[Stored items from a collection]
──────
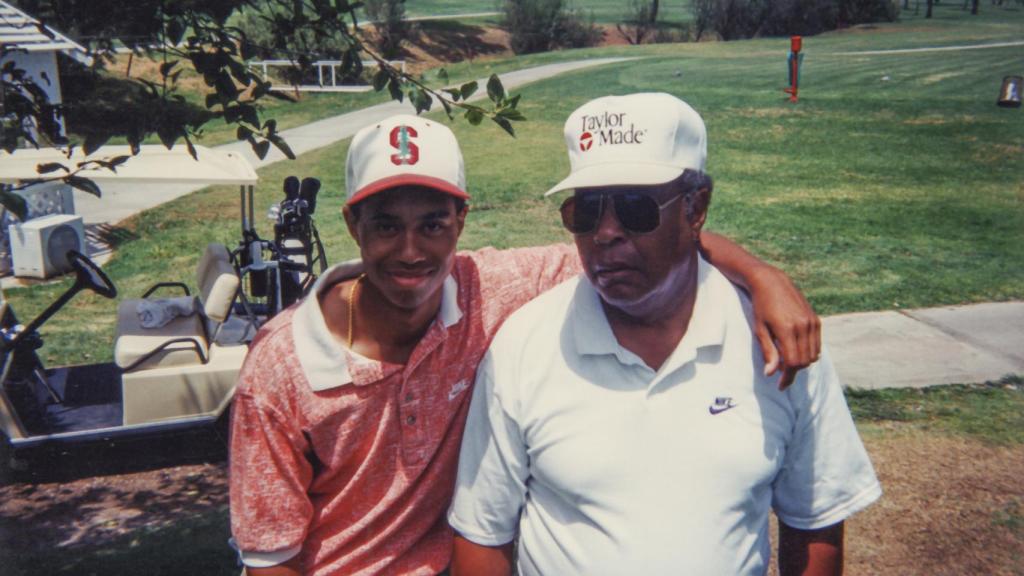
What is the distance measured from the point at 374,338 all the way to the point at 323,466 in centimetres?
34

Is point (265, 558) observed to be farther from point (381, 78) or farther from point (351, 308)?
point (381, 78)

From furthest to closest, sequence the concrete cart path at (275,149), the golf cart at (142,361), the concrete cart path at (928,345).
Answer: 1. the concrete cart path at (275,149)
2. the concrete cart path at (928,345)
3. the golf cart at (142,361)

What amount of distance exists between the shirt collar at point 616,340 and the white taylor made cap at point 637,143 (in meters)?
0.31

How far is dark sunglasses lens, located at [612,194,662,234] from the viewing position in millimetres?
2342

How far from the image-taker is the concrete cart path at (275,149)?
13.2 m

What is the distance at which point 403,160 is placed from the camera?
7.48 ft

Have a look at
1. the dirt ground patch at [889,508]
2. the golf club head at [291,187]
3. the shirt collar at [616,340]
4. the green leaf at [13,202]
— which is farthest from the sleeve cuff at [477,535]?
the golf club head at [291,187]

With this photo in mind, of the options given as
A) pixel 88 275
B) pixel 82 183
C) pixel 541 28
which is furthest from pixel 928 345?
pixel 541 28

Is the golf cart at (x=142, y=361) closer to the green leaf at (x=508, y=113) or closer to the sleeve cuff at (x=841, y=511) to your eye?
the green leaf at (x=508, y=113)

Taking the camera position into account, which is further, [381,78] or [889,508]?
[889,508]

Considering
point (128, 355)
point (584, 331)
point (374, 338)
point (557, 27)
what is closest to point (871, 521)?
point (584, 331)

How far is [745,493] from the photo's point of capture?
7.17 ft

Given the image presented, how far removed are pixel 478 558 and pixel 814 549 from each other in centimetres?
86

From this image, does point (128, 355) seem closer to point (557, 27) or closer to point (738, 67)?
point (738, 67)
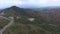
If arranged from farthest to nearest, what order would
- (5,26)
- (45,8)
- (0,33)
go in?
(45,8)
(5,26)
(0,33)

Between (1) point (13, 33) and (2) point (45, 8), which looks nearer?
(1) point (13, 33)

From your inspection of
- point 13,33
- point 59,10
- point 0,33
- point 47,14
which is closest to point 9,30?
point 13,33

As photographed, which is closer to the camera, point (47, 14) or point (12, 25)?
point (12, 25)

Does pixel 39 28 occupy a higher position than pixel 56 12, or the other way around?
pixel 56 12

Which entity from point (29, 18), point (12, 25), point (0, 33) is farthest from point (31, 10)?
point (0, 33)

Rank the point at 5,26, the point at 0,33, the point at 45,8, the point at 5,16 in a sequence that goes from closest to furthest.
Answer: the point at 0,33 < the point at 5,26 < the point at 5,16 < the point at 45,8

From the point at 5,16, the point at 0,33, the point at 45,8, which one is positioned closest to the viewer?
the point at 0,33

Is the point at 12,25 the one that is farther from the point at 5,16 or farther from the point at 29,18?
the point at 29,18

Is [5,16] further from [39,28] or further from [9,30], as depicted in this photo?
[39,28]

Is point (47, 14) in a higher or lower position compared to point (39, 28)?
higher
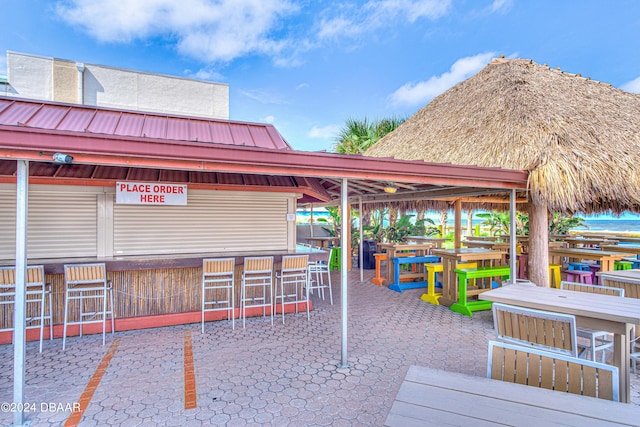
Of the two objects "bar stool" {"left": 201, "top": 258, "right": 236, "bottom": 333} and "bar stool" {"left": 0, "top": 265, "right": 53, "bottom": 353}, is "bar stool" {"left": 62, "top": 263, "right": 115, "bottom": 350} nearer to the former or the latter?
"bar stool" {"left": 0, "top": 265, "right": 53, "bottom": 353}

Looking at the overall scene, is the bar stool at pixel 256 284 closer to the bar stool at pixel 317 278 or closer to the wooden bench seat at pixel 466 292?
the bar stool at pixel 317 278

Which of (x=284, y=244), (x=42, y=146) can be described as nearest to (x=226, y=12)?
(x=284, y=244)

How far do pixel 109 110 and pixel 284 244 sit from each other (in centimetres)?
361

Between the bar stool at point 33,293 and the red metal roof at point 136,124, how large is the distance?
6.07 feet

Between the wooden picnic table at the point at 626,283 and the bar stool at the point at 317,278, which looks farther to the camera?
the bar stool at the point at 317,278

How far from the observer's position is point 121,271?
198 inches

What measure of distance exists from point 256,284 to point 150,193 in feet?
6.80

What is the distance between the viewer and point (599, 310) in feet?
10.0

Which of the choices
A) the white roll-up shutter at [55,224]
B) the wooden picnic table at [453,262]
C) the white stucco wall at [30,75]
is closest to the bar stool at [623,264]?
the wooden picnic table at [453,262]

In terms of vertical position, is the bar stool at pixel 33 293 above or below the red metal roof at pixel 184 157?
below

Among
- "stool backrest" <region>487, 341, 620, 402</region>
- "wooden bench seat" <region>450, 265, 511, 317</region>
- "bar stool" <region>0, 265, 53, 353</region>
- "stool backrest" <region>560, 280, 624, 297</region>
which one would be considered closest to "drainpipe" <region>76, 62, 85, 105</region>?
"bar stool" <region>0, 265, 53, 353</region>

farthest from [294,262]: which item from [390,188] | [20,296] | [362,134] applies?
[362,134]

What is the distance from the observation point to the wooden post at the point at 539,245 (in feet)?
19.4

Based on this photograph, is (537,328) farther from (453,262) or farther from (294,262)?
(453,262)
──────
# [STATED TASK]
Reproduce each line of the records exactly, and omit every picture.

# [THE RESPONSE]
What is the distance measured from the point at 374,338 all the way to the point at 323,466 in centimetres?
34

Is point (265, 558) observed to be farther from point (381, 78) or farther from point (351, 308)?
point (381, 78)

From furthest to closest, sequence the concrete cart path at (275,149), the golf cart at (142,361), the concrete cart path at (928,345).
Answer: 1. the concrete cart path at (275,149)
2. the concrete cart path at (928,345)
3. the golf cart at (142,361)

What amount of distance exists between the shirt collar at point 616,340 and the white taylor made cap at point 637,143 (in meters)?
0.31

How far is dark sunglasses lens, located at [612,194,662,234] from the viewing position in millimetres?
2342

How far from the image-taker is the concrete cart path at (275,149)?
13.2 m

What is the distance at which point 403,160 is placed from the camera?
7.48 ft

Have a look at
1. the dirt ground patch at [889,508]
2. the golf club head at [291,187]
3. the shirt collar at [616,340]
4. the green leaf at [13,202]
— which is farthest from the sleeve cuff at [477,535]?
the golf club head at [291,187]

With this photo in mind, of the options given as
A) pixel 88 275
B) pixel 82 183
C) pixel 541 28
which is furthest from pixel 928 345?
pixel 541 28

Is the golf cart at (x=142, y=361) closer to the green leaf at (x=508, y=113) or closer to the sleeve cuff at (x=841, y=511) to your eye?
the green leaf at (x=508, y=113)

Taking the camera position into account, which is further, [381,78] or [889,508]?
[889,508]

Considering
point (128, 355)
point (584, 331)
point (374, 338)
point (557, 27)
what is closest to point (871, 521)?
point (584, 331)

How far is [745,493] from the photo's point of capture?
7.17 ft

Given the image presented, how far removed are pixel 478 558 and pixel 814 549 from each other in centimetres?
86

From this image, does point (128, 355) seem closer to point (557, 27) or closer to point (738, 67)?
point (738, 67)
If arranged from farthest to nearest, what order would
- (5,26)
- (45,8)
- (0,33)
go in?
(45,8)
(5,26)
(0,33)

Between (1) point (13, 33) and (2) point (45, 8), which looks nearer?
(1) point (13, 33)

From your inspection of
- point 13,33
- point 59,10
- point 0,33
- point 47,14
which is closest to point 9,30?
point 13,33

As photographed, which is closer to the camera, point (47, 14) or point (12, 25)?
point (12, 25)

Does pixel 39 28 occupy a higher position than pixel 56 12, or the other way around?
pixel 56 12

Which entity from point (29, 18), point (12, 25), point (0, 33) is farthest from point (31, 10)?
point (0, 33)

Rank the point at 5,26, the point at 0,33, the point at 45,8, the point at 5,16 in a sequence that goes from closest to furthest.
Answer: the point at 0,33 < the point at 5,26 < the point at 5,16 < the point at 45,8

From the point at 5,16, the point at 0,33, the point at 45,8, which one is positioned closest to the viewer?
the point at 0,33

Is the point at 12,25 the one that is farther from the point at 5,16 or farther from the point at 29,18?
the point at 29,18

Is [5,16] further from [39,28] or further from [9,30], as depicted in this photo?
[39,28]

Is point (47, 14) in a higher or lower position compared to point (39, 28)?
higher
Of the two objects "bar stool" {"left": 201, "top": 258, "right": 236, "bottom": 333} and "bar stool" {"left": 0, "top": 265, "right": 53, "bottom": 353}, is "bar stool" {"left": 62, "top": 263, "right": 115, "bottom": 350} nearer to the former or the latter?
"bar stool" {"left": 0, "top": 265, "right": 53, "bottom": 353}

Looking at the overall scene, is the bar stool at pixel 256 284 closer to the bar stool at pixel 317 278 or closer to the wooden bench seat at pixel 466 292?
the bar stool at pixel 317 278

Which of (x=284, y=244), (x=42, y=146) can be described as nearest to (x=226, y=12)?
(x=284, y=244)

How far do pixel 109 110 and pixel 284 244 sit from each other (in centimetres)?
361

Between the bar stool at point 33,293 and the red metal roof at point 136,124, how large is the distance?
6.07 feet

Between the wooden picnic table at the point at 626,283 and the bar stool at the point at 317,278, which looks farther to the camera?
the bar stool at the point at 317,278

How far from the observer's position is point 121,271?
198 inches

What measure of distance exists from point 256,284 to point 150,193 in feet?
6.80

What is the distance between the viewer and point (599, 310) in feet?
10.0

Which of the choices
A) the white roll-up shutter at [55,224]
B) the wooden picnic table at [453,262]
C) the white stucco wall at [30,75]
is closest to the bar stool at [623,264]?
the wooden picnic table at [453,262]

In terms of vertical position, is the bar stool at pixel 33 293 above or below the red metal roof at pixel 184 157?
below

Among
- "stool backrest" <region>487, 341, 620, 402</region>
- "wooden bench seat" <region>450, 265, 511, 317</region>
- "bar stool" <region>0, 265, 53, 353</region>
- "stool backrest" <region>560, 280, 624, 297</region>
which one would be considered closest to "drainpipe" <region>76, 62, 85, 105</region>?
"bar stool" <region>0, 265, 53, 353</region>

farthest from [294,262]: which item from [390,188] | [20,296] | [362,134] applies?
[362,134]

What is the distance from the observation point to the wooden post at the point at 539,245 (in feet)?
19.4

Based on this photograph, is (537,328) farther from (453,262) or farther from (294,262)?
(453,262)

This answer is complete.